**Texto do exercício**
========================
De forma semelhante à lei argentina, o texto brasileiro delimitou critérios para assegurar a continuidade jurídica da pessoa, através do número da identidade e do registro da mudança de nome e sexo no registro civil das pessoas naturais, determinando, pois, sua notificação aos órgãos competentes, garantindo o sigilo do trâmite. As pessoas que realizarem a retificação civil continuarão tendo os mesmos direitos e obrigações. Os dados eleitorais, fiscais, de antecedentes criminais, por exemplo, serão atualizados.
O projeto de lei pátrio vai além, ao regulamentar as intervenções cirúrgicas e os tratamentos hormonais realizados para redesignação sexual, vez que desobrigam a apresentação de laudo médico ou psicológico para a realização do procedimento por meio do Sistema Único de Saúde[11], caminhando, assim, para despatologização da transexualidade.[12]
Desta feita, o Projeto de Lei João Nery preza pela independência entre o reconhecimento da identidade de gênero e as intervenções no corpo, incluindo, assim, as travestis, o qual é um subgrupo marginalizado. Ora, se as pessoas transexuais possuem dificuldade de manter-se ilesas às violências diárias, as travestis têm uma completa invisibilidade no que diz respeito à garantia da dignidade e de direitos básicos, os quais o respeito à sua identidade, a inclusão social em escolas e universidades e, principalmente, no mercado de trabalho.
========================
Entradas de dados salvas
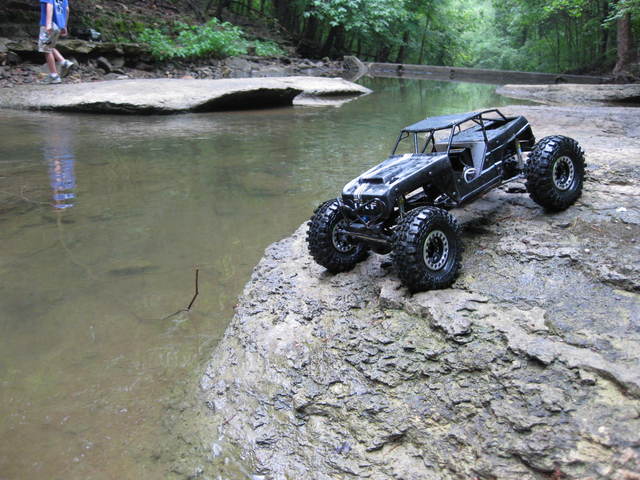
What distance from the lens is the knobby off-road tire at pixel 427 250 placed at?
131 inches

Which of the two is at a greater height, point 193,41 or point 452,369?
point 193,41

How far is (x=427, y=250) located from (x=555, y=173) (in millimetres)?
1688

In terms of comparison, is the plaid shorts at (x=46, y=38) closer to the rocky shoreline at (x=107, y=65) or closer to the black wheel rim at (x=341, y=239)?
the rocky shoreline at (x=107, y=65)

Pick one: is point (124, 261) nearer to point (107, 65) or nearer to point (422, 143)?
point (422, 143)

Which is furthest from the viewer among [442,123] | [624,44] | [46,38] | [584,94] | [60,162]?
[624,44]

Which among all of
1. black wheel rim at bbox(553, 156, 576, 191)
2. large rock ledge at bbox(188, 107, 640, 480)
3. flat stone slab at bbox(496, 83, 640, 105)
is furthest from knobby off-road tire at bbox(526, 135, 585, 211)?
flat stone slab at bbox(496, 83, 640, 105)

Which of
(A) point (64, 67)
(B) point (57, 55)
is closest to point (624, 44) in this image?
(A) point (64, 67)

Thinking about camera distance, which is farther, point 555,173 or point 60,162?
point 60,162

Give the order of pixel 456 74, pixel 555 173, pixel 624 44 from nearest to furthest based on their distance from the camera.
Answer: pixel 555 173
pixel 624 44
pixel 456 74

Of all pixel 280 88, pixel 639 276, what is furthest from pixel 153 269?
pixel 280 88

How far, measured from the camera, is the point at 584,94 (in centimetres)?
1469

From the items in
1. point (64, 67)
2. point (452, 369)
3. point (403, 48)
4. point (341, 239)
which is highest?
point (403, 48)

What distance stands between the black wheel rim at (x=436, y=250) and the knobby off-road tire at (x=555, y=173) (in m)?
1.19

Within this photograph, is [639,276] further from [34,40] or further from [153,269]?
[34,40]
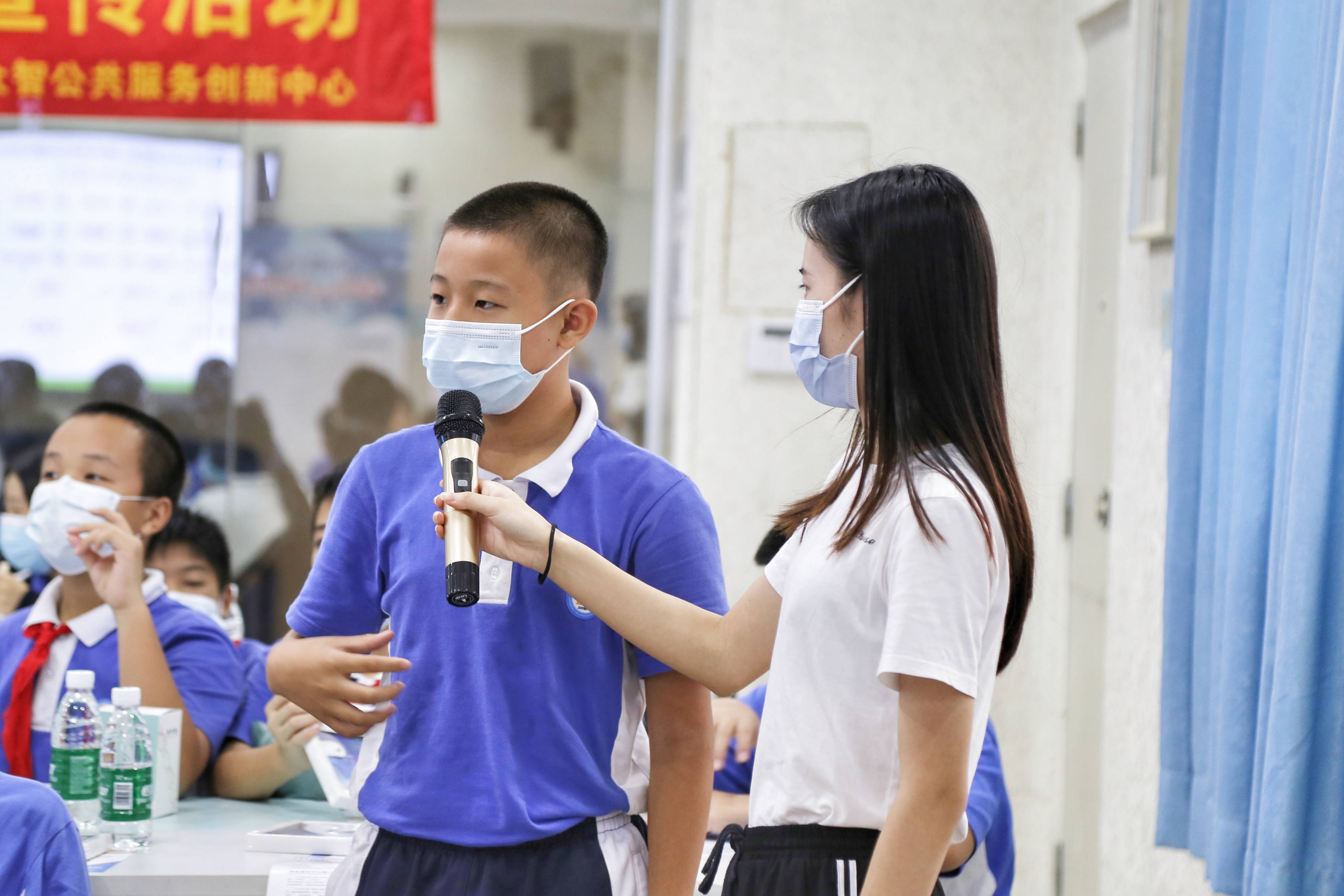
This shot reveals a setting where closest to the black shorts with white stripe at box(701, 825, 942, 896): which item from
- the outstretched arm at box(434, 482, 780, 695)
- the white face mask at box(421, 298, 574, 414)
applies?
the outstretched arm at box(434, 482, 780, 695)

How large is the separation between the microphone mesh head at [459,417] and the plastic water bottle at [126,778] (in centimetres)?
105

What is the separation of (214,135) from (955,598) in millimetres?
3629

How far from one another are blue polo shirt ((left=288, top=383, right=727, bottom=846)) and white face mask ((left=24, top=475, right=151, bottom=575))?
1.12 meters

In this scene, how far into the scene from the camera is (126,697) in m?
2.02

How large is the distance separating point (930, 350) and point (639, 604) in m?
0.36

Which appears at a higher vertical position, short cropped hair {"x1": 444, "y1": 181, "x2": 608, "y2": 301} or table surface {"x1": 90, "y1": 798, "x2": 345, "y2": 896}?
short cropped hair {"x1": 444, "y1": 181, "x2": 608, "y2": 301}

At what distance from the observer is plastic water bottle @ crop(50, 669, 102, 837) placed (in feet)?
6.60

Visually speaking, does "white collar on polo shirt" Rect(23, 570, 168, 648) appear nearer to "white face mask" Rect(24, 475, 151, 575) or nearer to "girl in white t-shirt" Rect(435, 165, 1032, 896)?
"white face mask" Rect(24, 475, 151, 575)

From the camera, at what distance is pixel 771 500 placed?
3.34 meters

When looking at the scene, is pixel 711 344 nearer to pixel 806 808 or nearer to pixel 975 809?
pixel 975 809

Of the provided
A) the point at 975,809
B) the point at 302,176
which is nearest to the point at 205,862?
the point at 975,809

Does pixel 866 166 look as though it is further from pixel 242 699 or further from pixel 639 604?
pixel 639 604

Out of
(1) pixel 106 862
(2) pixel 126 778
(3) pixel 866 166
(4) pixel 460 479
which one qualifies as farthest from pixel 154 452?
(3) pixel 866 166

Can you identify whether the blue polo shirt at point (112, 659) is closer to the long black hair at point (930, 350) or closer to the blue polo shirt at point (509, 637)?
the blue polo shirt at point (509, 637)
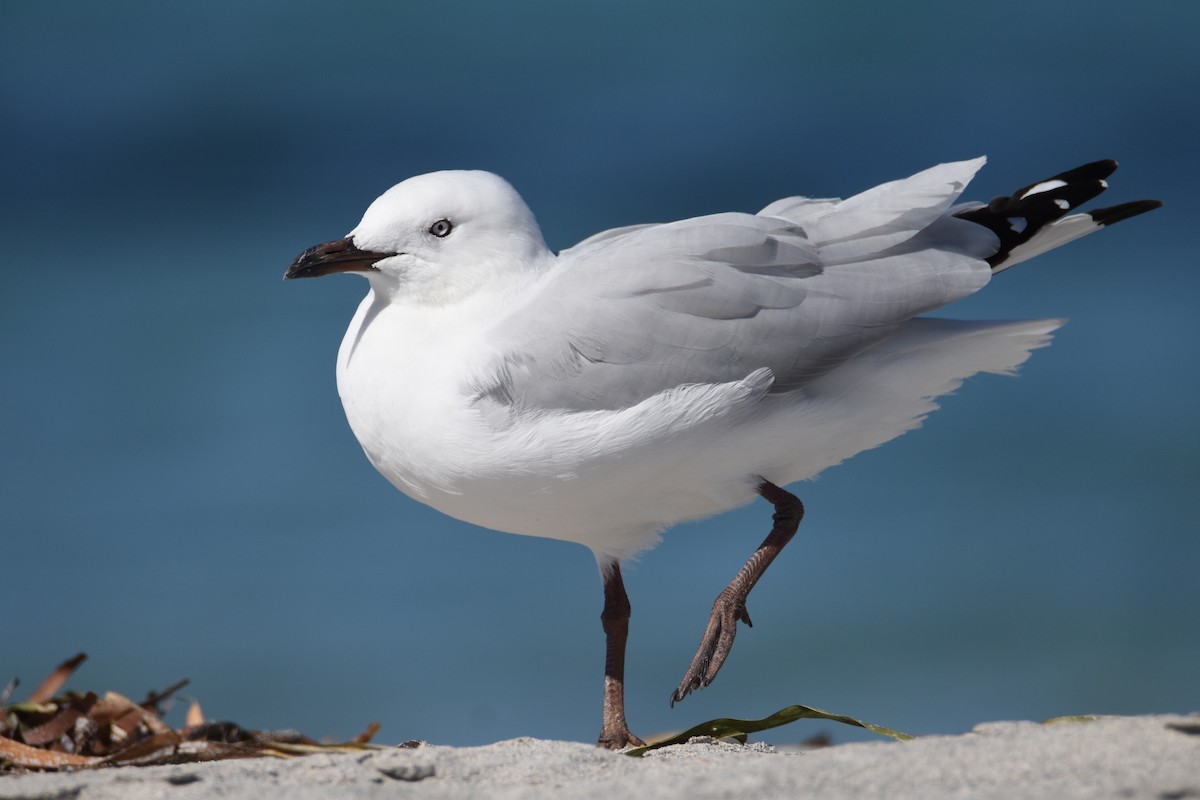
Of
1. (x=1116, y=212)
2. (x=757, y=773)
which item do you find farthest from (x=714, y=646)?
(x=1116, y=212)

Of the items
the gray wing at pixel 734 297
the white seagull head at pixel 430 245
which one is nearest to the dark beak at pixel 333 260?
the white seagull head at pixel 430 245

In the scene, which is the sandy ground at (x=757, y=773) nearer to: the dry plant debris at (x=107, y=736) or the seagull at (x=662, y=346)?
the dry plant debris at (x=107, y=736)

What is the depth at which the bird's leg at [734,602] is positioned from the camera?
3.51 metres

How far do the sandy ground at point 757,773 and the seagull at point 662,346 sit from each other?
91 centimetres

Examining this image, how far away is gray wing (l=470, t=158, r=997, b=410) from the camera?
3.43 metres

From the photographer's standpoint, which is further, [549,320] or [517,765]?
[549,320]

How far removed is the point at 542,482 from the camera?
3.40 metres

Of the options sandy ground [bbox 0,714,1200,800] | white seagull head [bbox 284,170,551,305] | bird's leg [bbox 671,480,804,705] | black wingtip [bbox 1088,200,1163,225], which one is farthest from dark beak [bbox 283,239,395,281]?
black wingtip [bbox 1088,200,1163,225]

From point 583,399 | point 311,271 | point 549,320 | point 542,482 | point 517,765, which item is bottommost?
point 517,765

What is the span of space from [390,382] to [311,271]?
44 cm

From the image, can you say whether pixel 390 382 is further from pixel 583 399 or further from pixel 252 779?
Answer: pixel 252 779

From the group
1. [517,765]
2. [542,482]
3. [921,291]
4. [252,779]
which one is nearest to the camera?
[252,779]

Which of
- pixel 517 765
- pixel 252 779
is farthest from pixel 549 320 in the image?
pixel 252 779

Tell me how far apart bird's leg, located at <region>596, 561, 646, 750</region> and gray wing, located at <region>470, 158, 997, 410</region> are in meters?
0.89
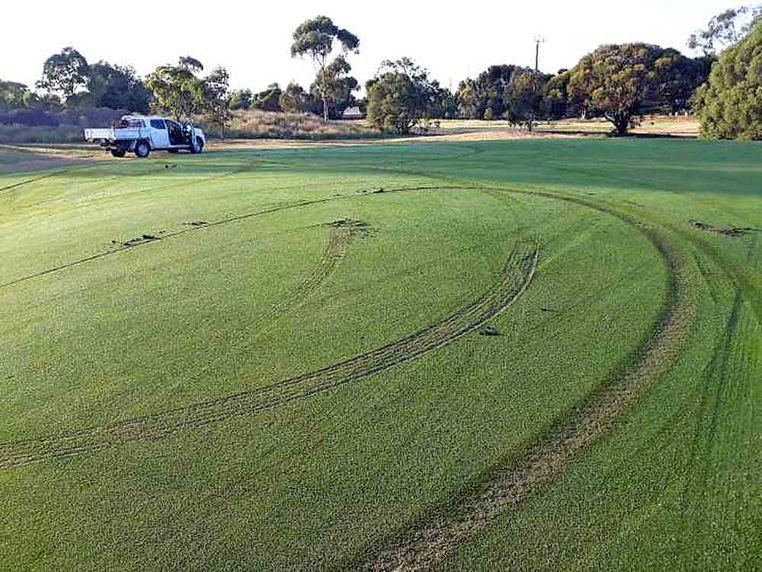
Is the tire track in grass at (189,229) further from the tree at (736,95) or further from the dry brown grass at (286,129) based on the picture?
the dry brown grass at (286,129)

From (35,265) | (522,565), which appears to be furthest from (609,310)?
(35,265)

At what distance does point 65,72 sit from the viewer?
49219 mm

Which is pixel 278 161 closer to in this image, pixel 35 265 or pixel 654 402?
pixel 35 265

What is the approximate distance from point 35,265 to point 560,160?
13378mm

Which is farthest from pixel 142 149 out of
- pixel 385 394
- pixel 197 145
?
pixel 385 394

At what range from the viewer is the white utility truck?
70.7ft

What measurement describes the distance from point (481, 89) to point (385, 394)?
188 ft

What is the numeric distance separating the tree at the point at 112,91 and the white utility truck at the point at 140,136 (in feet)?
91.3

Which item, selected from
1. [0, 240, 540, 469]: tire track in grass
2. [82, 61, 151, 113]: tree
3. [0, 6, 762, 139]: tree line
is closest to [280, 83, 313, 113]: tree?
[0, 6, 762, 139]: tree line

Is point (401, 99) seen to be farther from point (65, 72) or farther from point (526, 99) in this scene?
point (65, 72)

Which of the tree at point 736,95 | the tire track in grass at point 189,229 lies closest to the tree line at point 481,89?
the tree at point 736,95

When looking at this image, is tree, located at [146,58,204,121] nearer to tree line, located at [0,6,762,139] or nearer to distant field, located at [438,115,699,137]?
tree line, located at [0,6,762,139]

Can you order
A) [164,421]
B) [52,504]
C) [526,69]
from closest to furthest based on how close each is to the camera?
[52,504] → [164,421] → [526,69]

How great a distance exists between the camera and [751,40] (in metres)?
31.9
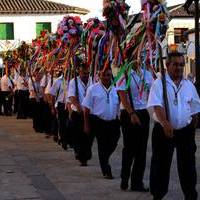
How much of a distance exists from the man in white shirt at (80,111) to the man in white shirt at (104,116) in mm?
1290

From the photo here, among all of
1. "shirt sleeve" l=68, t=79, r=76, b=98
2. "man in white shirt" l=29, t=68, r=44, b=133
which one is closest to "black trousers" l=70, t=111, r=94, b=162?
"shirt sleeve" l=68, t=79, r=76, b=98

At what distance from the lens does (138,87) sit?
9.42 meters

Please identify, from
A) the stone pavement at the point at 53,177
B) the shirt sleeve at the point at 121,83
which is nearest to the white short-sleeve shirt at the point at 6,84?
the stone pavement at the point at 53,177

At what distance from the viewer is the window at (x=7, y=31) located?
2852 inches

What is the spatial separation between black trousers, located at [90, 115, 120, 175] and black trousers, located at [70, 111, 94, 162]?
127 centimetres

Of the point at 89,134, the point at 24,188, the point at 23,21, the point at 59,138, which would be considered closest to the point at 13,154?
the point at 59,138

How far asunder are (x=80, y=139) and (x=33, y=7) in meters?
61.8

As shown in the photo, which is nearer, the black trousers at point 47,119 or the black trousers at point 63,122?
========================
**Tarefa proposta 1**
No texto sobre o Projeto de Lei João Nery, qual subgrupo marginalizado o projeto passa a incluir?
**Tarefa proposta 2**
Continue o texto sobre o Projeto de Lei João Nery a partir do ponto em que ele termina.

**Espaço de resposta 1**
As travestis.

**Espaço de resposta 2**
Tal estigma é comprovado, vez que é socialmente aceito e naturalizado o fato de que toda travesti se utiliza da prostituição como meio único de sobrevivência e, para as mais abastadas (ou sortudas), das profissões como cabeleireira ou manicure. Ressalta-se, contudo, que tais pessoas possuem as mesmas identificações, quereres, sonhos, vontades e planos que pessoas heterossexuais, todavia sofrem com a imensa limitação das oportunidades e possibilidades.
Por sua vez, garantir o direito à retificação de nome e sexo apenas às pessoas trans que se submetem, ou precisam se submeter, à cirurgia de transexualização é discriminar um grupo já marginalizado. É beneficiar uns e esquecer outras com as mesmas pautas e as mesmas lutas diárias.
A democratização do direito à retificação do nome e sexo civil à identidade de gênero, incluindo, assim, travestis e pessoas trans que não querem realizar a cirurgia, aliada à despatologização e à não-judicialização da transgeneridade certamente são os pontos mais positivos e progressistas da referida legislação, que atualmente aguarda o parecer do relator da Comissão de Direitos Humanos e das Minorias (CDHM).[13]
O Projeto de Lei nº 5.002/2013, “lei da identidade de gênero”, ou “Lei João Nery”, implica uma transformação em prol do reconhecimento político e jurídico das identidades e manifestações trans. A mudança foi obtida por meio da práxis dos movimentos que lutam pelo reconhecimento da diversidade sexual e de gêneros (sem reduzi-los à “sopa de letras” já tão popularizada), que encontra, bem sutilmente e precariamente, alguma representação no Congresso Nacional, indo de encontro a um atual movimento de total regresso e conservadorismo político.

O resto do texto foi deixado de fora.